My arguments in this paper will be as follows: (1) That pre-linguistic perceptuo-motor behavior displays many (even if not all) of the characteristics of linguistic behavior, including semantics (meanings of perceptual signs like APPLE or BALL), syntactics (appropriate interpretations of DADDY HITS BALL vs. BALL HITS DADDY) and pragmatics (appropriate behaviors with respect to gestured TAKE BALL vs. GIVE BALL). (2) That the ability to paraphrase perceptuo-motor events in language (Simply Describing), and vice versa (Simply Acting Out), implies both (a) that perceptual signs and events must have meaning and structure (one cannot paraphrase a meaningless, structureless string like colorless furiously ideas sleep green) and (b) that perceptual and linguistic signs and sequences must, at some level, share a common representational (semantic) system and a common set of organizational (syntactic) rules.4 (3) That that which is shared by both sign systems is not linguistic but cognitive in nature, and therefore that the constructs and rules of generative grammars are, in principle, incapable of dealing with it.5 And, finally, (4) that this non-linguistic cognitive system is ‘ where sentences come from ’ in sentence creating by speakers and * where sentences (finally) go to ’ in sentence understanding by listeners.

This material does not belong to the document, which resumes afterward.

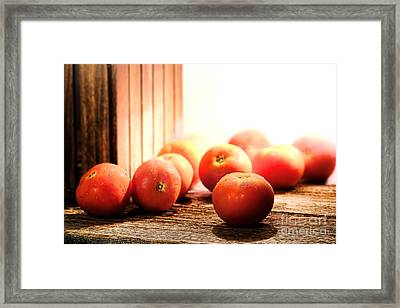 Tomatoes In An Old Barn Framed Print by Olivier Le Queinec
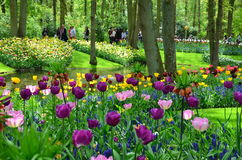 Τουλίπες την άνοιξη κάτω από το φωτεινό ήλιο στον κήπο Keukenhof, Κάτω Χώρες Στοκ εικόνα με δικαίωμα ελεύθερης χρήσης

1 Throughout this paper I will use all small capitals when referring to perceptual signs and their interactions in perceived events.
2 Given the proliferation of subordinate embedded Ss characteristic of contemporary linguistic analysis, and the mutual constraints placed by one S upon others, I wonder how this symbol actually could have a constant reference.

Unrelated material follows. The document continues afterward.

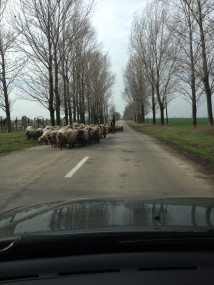 sheep on the road in Romania 3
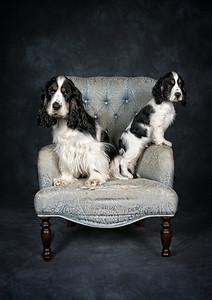 DogFest2015 - 174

3 As Zeno Vendler did at a conference on Language and Thought at Tucson in 1968 (see J. Cowan (ed.), Studies of Language and Thought, 1970).
4 This is not, of course, a claim that perceptual and linguistic semantics and syntactics are co-extensive with each other, merely that the one must at least overlap the other: presumably there are some things which one can ‘ think ’ with language which he cannot ‘ think ’ without it.
5 I shall also argue that this cognitive system is to be identified with the ‘ semantic com¬ ponent ’ of grammars and the latter in turn with the ‘ deep structure ’ level of syntax - not an outrageous argument any longer, apparently.